Because hope persists for a long time. People are very reluctant to resign themselves to lack of hope, to the thought of being alone; mortally, hopelessly alone. Very few can live with the knowledge that there is no end to loneliness. They carry on hoping, snatching at things, taking refuge in relationships to which they bring no genuine passion, to which they cannot surrender and so take recourse to distractions, to giving themselves artificial tasks, feverishly working or traveling with grand itineraries, or investing in big houses, buying the affections of women with whom they have nothing in common, becoming collectors of ornamental fans, or precious stones, or rare beetles. But none of this is of the least help. And they know perfectly well, even as they are doing these things, that they don’t help. And yet they carry on hoping. By that time, they themselves have no idea what it is they have invested their hopes in. They are fully aware that more money, a more complete collection of beetles, a new lover, an interesting circle of friends, and garden parties even more splendid than your neighbors’, none of them help … That is why, first and foremost, in the midst of their suffering and confusion, they are desperate to maintain order. Their every waking moment is spent in ordering their lives. They are continually “making arrangements”—seeing to some contract or attending some social event, or making a sexual assignation … As long as they are not alone, not for a second! As long as they never have to catch a glimpse of their own loneliness! Quick, bring on company! Fetch the dogs! Hang those tapestries! Buy those shares, or those antiques! Get a new lover! Quick, before the loneliness has to be faced.

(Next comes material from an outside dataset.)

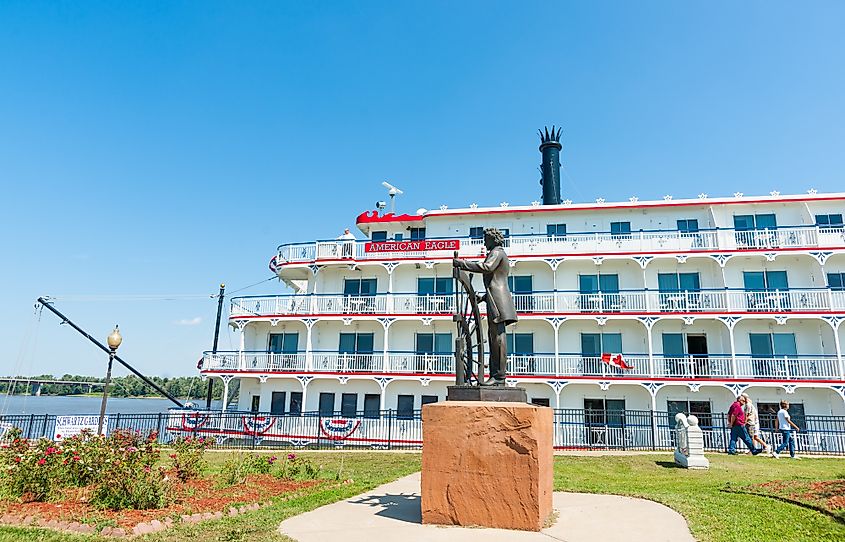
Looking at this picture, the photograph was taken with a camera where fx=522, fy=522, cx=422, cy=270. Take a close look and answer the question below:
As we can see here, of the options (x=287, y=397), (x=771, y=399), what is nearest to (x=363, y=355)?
(x=287, y=397)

That’s how they live. It’s how we lived. We took a great deal of trouble dressing. By the time he was fifty my father dressed with as much care as a church elder or a Catholic priest preparing for mass. His servant knew his habits to a T and by dawn had prepared his suit, his shoes, and his tie as if he were a sacristan. It was all because my father — by no means a vain man and never too particular about his appearance before — resolved to be dignified in his old age and, from that moment on, decided to pay minute attention to his clothes, with not a speck of dust on his sleeve, not one unwonted crease in his trousers, not one stain or crinkle on his shirt or his collar, his tie perfectly knotted … yes, just like a priest dressed for mass, as careful as that. And then, having dressed, the second ritual of the day began: breakfast. Then the car waiting to take him somewhere, the reading of the papers, the mail, the office, the efficient and respectful clerks rendering accounts, the meetings with business contacts, the club and the social round … and all this conducted with such constant close attention to detail, such anxious care, it was as if there were someone watching all this, someone to whom he himself had to render accounts of every part of his sacred duties. That is what my mother feared. Because behind all this ritual, this dressing up, this tapestry collecting and club calling, behind the socializing and entertaining, the terror of loneliness had raised its head like an iceberg in a warming sea. Loneliness, you know, tends to appear in certain modes of individual and social life like an illness in an exhausted body. It’s the kind of condition that doesn’t suddenly leap to attention. The real crises — sickness, breakups, the terminal things — don’t just turn up to be announced or established or noticed at any particular hour of any particular day. By the time we have noticed them, those decisive moments of our lives, they are usually already past, and there is nothing left for us to do but accept them and send for the lawyer or the doctor or the priest. Loneliness is a form of sickness. Or, more precisely, not a form of sickness, but a condition in which whoever is fated to suffer it finds himself displayed in a cage like a stuffed animal. No: sickness is the process that precedes loneliness, a process I’d compare to slowly freezing over. My mother wanted to save me from that.